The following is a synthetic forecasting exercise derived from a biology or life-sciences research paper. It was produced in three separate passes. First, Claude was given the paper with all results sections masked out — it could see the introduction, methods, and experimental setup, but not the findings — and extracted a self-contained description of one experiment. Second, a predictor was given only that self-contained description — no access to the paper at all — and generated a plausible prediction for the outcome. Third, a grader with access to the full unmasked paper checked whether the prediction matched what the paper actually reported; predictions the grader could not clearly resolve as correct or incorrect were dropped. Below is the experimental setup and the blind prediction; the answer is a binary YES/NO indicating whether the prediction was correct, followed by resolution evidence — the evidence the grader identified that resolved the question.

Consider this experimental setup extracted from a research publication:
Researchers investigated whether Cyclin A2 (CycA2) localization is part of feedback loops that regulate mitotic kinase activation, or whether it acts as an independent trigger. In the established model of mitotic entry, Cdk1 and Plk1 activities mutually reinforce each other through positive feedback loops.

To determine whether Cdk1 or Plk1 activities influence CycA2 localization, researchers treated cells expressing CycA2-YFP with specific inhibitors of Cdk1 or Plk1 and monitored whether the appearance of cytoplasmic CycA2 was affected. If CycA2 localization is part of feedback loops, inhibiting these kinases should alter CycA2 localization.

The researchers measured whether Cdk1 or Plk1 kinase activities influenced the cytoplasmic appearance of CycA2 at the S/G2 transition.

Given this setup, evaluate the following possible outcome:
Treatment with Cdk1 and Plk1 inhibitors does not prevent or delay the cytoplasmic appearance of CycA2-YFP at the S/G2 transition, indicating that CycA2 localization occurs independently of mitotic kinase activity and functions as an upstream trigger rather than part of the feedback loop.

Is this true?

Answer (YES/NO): YES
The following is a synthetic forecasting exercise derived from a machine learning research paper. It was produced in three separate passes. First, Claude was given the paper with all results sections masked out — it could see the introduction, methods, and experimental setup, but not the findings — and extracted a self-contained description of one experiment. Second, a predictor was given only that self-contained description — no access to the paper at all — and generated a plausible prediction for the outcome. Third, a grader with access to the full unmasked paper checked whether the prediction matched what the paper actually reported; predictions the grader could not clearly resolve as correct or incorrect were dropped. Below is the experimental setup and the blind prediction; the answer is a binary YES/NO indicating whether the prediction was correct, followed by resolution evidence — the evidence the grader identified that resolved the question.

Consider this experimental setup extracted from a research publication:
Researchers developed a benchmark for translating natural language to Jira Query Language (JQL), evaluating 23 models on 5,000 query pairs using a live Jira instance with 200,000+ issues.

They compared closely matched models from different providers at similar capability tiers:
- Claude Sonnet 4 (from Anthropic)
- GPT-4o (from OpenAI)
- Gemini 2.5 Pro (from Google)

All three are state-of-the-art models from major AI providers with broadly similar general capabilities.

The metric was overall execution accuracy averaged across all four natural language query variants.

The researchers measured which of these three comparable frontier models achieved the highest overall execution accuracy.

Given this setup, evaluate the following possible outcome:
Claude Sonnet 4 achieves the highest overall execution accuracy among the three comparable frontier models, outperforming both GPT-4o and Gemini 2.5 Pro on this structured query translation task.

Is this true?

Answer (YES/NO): NO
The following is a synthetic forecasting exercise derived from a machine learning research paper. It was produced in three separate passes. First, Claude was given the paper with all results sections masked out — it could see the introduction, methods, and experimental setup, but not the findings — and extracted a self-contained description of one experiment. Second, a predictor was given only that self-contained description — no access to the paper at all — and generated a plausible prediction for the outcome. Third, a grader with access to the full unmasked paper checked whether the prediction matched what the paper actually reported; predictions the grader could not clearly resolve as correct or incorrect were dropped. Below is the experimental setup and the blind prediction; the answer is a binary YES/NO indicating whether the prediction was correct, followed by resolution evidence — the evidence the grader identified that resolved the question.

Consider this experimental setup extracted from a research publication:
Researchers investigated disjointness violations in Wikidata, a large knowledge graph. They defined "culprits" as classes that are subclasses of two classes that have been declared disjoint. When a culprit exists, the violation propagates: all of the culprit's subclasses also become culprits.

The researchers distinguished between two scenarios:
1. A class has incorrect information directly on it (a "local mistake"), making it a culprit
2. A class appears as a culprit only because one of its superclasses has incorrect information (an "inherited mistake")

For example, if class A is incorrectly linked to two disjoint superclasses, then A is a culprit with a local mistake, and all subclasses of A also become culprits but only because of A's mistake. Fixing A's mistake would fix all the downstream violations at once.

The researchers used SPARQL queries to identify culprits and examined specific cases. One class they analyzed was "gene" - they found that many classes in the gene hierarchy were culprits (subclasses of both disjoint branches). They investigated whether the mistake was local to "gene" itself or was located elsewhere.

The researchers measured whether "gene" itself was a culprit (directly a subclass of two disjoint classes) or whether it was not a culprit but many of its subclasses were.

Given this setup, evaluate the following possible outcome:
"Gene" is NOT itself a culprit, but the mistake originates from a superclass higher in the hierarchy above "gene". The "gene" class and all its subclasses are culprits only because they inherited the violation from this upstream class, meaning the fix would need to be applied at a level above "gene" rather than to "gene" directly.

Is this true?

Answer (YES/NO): NO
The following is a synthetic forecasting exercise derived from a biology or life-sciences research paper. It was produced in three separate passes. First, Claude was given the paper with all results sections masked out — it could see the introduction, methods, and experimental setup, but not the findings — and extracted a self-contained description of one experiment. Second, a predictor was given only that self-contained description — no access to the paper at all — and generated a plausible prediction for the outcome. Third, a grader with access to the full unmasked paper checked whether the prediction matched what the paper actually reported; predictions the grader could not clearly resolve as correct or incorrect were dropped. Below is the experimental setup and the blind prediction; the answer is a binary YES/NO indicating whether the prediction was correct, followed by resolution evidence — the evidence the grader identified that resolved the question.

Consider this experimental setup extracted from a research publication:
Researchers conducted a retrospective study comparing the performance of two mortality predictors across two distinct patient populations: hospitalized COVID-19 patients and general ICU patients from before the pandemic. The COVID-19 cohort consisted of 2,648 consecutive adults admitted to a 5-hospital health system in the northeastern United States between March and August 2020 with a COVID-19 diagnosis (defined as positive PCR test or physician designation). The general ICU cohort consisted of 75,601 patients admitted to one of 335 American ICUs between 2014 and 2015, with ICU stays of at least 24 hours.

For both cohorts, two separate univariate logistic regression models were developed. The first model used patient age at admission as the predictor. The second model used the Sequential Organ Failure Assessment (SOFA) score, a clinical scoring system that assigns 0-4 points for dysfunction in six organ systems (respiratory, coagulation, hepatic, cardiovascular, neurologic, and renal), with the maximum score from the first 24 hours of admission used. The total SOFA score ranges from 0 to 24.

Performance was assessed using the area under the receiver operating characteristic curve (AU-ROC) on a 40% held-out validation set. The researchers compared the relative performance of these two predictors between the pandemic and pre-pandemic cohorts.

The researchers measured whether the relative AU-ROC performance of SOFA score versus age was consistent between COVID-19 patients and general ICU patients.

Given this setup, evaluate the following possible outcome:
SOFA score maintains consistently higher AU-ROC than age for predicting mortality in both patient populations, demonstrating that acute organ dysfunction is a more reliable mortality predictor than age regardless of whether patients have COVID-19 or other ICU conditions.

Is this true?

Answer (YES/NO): NO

=======

### What to work on:
Determine the number of lines in the data that contain "inhibitors" as a word or string, and state only that number.

### Answer below:
2